• EXERCISE GOAL:
Rewrite the lines below, replacing every occurrence of "glass shower door" with "glass shower panel" and leaving everything else unchanged.
====== RECORDS FOR THIS EXERCISE ======
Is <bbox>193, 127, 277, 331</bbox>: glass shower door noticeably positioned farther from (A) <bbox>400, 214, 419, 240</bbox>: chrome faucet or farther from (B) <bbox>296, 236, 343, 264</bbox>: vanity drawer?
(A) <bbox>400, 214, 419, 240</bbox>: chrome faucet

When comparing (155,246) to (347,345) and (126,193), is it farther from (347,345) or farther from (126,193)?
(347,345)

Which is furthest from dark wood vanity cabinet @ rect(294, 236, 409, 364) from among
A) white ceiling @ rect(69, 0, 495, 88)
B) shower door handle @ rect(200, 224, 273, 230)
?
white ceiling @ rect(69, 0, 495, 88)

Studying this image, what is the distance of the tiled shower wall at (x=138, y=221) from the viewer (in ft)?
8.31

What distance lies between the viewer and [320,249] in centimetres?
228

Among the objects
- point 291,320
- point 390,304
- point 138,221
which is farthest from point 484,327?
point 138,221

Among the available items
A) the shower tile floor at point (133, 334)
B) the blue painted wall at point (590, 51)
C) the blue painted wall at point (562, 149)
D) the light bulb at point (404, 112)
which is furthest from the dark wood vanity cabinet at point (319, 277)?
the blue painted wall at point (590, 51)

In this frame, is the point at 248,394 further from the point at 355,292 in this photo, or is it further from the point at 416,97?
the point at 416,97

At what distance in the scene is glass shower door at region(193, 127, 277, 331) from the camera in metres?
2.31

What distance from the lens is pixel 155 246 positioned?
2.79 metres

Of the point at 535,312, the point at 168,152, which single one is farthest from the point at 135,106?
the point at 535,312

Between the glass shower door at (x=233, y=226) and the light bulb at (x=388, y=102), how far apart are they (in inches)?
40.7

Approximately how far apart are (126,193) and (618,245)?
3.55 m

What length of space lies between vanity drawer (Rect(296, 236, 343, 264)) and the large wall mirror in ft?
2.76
======
• FINISHED ANSWER:
Is <bbox>193, 127, 277, 331</bbox>: glass shower panel noticeably positioned farther from (A) <bbox>400, 214, 419, 240</bbox>: chrome faucet or farther from (B) <bbox>296, 236, 343, 264</bbox>: vanity drawer?
(A) <bbox>400, 214, 419, 240</bbox>: chrome faucet

When comparing (155,246) to (347,345) and (126,193), is it farther from (347,345) or farther from (126,193)?
(347,345)

Which is furthest from dark wood vanity cabinet @ rect(294, 236, 409, 364) from among
A) white ceiling @ rect(69, 0, 495, 88)
B) shower door handle @ rect(200, 224, 273, 230)
?
white ceiling @ rect(69, 0, 495, 88)

Studying this image, what is the distance of the tiled shower wall at (x=138, y=221) from the viewer (in ft)?
8.31

What distance lies between the viewer and [320,249] in centimetres?
228

Among the objects
- point 291,320
- point 390,304
- point 138,221
which is farthest from point 484,327?
point 138,221

Among the available items
A) the shower tile floor at point (133, 334)
B) the blue painted wall at point (590, 51)
C) the blue painted wall at point (562, 149)
D) the light bulb at point (404, 112)
which is furthest from the dark wood vanity cabinet at point (319, 277)?
the blue painted wall at point (590, 51)

In this frame, is the point at 248,394 further from the point at 355,292 in this photo, or is it further from the point at 416,97?
the point at 416,97

At what distance in the scene is glass shower panel at region(193, 127, 277, 331) from the camera in metres?
2.31

What distance from the lens is pixel 155 246 positioned?
2.79 metres

Of the point at 535,312, the point at 168,152, which single one is farthest from the point at 135,106?
the point at 535,312

Between the glass shower panel at (x=233, y=226) and the light bulb at (x=388, y=102), how far apart are they (in inches)?
40.7

Approximately how far apart are (126,193) and (618,245)?
3.55 m

What length of space lies between vanity drawer (Rect(296, 236, 343, 264)) and the large wall mirror in ft?
2.76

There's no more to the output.